== RECORDS ==

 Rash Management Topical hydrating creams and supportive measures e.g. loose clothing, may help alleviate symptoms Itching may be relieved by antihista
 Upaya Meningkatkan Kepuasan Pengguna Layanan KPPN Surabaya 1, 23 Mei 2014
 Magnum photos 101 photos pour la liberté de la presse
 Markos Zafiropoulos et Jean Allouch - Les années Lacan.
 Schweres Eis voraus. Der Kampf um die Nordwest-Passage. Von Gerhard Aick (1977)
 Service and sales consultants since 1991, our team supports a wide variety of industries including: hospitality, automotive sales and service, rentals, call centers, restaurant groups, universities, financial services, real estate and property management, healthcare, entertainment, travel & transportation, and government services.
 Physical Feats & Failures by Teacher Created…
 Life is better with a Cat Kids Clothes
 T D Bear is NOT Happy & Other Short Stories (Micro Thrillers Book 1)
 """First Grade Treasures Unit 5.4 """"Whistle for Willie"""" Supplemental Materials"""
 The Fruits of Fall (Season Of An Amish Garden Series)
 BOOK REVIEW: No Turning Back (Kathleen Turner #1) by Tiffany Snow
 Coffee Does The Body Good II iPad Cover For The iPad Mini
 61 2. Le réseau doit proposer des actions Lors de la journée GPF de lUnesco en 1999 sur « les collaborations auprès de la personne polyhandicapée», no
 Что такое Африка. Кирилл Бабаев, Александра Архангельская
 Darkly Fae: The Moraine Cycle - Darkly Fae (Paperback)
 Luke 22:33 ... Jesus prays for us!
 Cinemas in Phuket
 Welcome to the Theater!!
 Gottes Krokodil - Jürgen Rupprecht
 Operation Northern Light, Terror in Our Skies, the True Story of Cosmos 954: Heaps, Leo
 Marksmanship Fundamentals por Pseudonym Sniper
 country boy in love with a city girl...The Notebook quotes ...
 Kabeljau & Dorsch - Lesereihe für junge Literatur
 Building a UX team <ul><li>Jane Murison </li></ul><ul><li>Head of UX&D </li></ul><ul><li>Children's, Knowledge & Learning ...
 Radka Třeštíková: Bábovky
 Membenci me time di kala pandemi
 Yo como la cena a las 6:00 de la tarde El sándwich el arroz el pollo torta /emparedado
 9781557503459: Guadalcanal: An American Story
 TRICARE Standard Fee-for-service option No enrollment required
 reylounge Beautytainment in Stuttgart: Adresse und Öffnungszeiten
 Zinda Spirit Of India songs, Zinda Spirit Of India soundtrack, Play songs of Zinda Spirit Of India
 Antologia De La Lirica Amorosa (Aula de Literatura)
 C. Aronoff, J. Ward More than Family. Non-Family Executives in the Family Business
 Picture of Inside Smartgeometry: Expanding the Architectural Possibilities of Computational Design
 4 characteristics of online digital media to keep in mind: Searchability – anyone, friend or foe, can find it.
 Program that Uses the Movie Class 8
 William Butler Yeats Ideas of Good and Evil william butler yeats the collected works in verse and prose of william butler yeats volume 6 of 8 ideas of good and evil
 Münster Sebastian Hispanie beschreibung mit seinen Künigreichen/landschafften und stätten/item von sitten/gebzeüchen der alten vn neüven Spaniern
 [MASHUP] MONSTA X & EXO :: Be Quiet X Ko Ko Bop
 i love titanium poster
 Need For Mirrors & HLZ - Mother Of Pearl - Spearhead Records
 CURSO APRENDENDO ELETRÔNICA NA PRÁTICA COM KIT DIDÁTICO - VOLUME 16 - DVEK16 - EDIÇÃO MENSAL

===

§ **TASK BRIEF**:
Show the data once more, exactly as it was written.

§ **THE COMPLETED TASK**:
 Rash Management Topical hydrating creams and supportive measures e.g. loose clothing, may help alleviate symptoms Itching may be relieved by antihista
 Upaya Meningkatkan Kepuasan Pengguna Layanan KPPN Surabaya 1, 23 Mei 2014
 Magnum photos 101 photos pour la liberté de la presse
 Markos Zafiropoulos et Jean Allouch - Les années Lacan.
 Schweres Eis voraus. Der Kampf um die Nordwest-Passage. Von Gerhard Aick (1977)
 Service and sales consultants since 1991, our team supports a wide variety of industries including: hospitality, automotive sales and service, rentals, call centers, restaurant groups, universities, financial services, real estate and property management, healthcare, entertainment, travel & transportation, and government services.
 Physical Feats & Failures by Teacher Created…
 Life is better with a Cat Kids Clothes
 T D Bear is NOT Happy & Other Short Stories (Micro Thrillers Book 1)
 """First Grade Treasures Unit 5.4 """"Whistle for Willie"""" Supplemental Materials"""
 The Fruits of Fall (Season Of An Amish Garden Series)
 BOOK REVIEW: No Turning Back (Kathleen Turner #1) by Tiffany Snow
 Coffee Does The Body Good II iPad Cover For The iPad Mini
 61 2. Le réseau doit proposer des actions Lors de la journée GPF de lUnesco en 1999 sur « les collaborations auprès de la personne polyhandicapée», no
 Что такое Африка. Кирилл Бабаев, Александра Архангельская
 Darkly Fae: The Moraine Cycle - Darkly Fae (Paperback)
 Luke 22:33 ... Jesus prays for us!
 Cinemas in Phuket
 Welcome to the Theater!!
 Gottes Krokodil - Jürgen Rupprecht
 Operation Northern Light, Terror in Our Skies, the True Story of Cosmos 954: Heaps, Leo
 Marksmanship Fundamentals por Pseudonym Sniper
 country boy in love with a city girl...The Notebook quotes ...
 Kabeljau & Dorsch - Lesereihe für junge Literatur
 Building a UX team <ul><li>Jane Murison </li></ul><ul><li>Head of UX&D </li></ul><ul><li>Children's, Knowledge & Learning ...
 Radka Třeštíková: Bábovky
 Membenci me time di kala pandemi
 Yo como la cena a las 6:00 de la tarde El sándwich el arroz el pollo torta /emparedado
 9781557503459: Guadalcanal: An American Story
 TRICARE Standard Fee-for-service option No enrollment required
 reylounge Beautytainment in Stuttgart: Adresse und Öffnungszeiten
 Zinda Spirit Of India songs, Zinda Spirit Of India soundtrack, Play songs of Zinda Spirit Of India
 Antologia De La Lirica Amorosa (Aula de Literatura)
 C. Aronoff, J. Ward More than Family. Non-Family Executives in the Family Business
 Picture of Inside Smartgeometry: Expanding the Architectural Possibilities of Computational Design
 4 characteristics of online digital media to keep in mind: Searchability – anyone, friend or foe, can find it.
 Program that Uses the Movie Class 8
 William Butler Yeats Ideas of Good and Evil william butler yeats the collected works in verse and prose of william butler yeats volume 6 of 8 ideas of good and evil
 Münster Sebastian Hispanie beschreibung mit seinen Künigreichen/landschafften und stätten/item von sitten/gebzeüchen der alten vn neüven Spaniern
 [MASHUP] MONSTA X & EXO :: Be Quiet X Ko Ko Bop
 i love titanium poster
 Need For Mirrors & HLZ - Mother Of Pearl - Spearhead Records
 CURSO APRENDENDO ELETRÔNICA NA PRÁTICA COM KIT DIDÁTICO - VOLUME 16 - DVEK16 - EDIÇÃO MENSAL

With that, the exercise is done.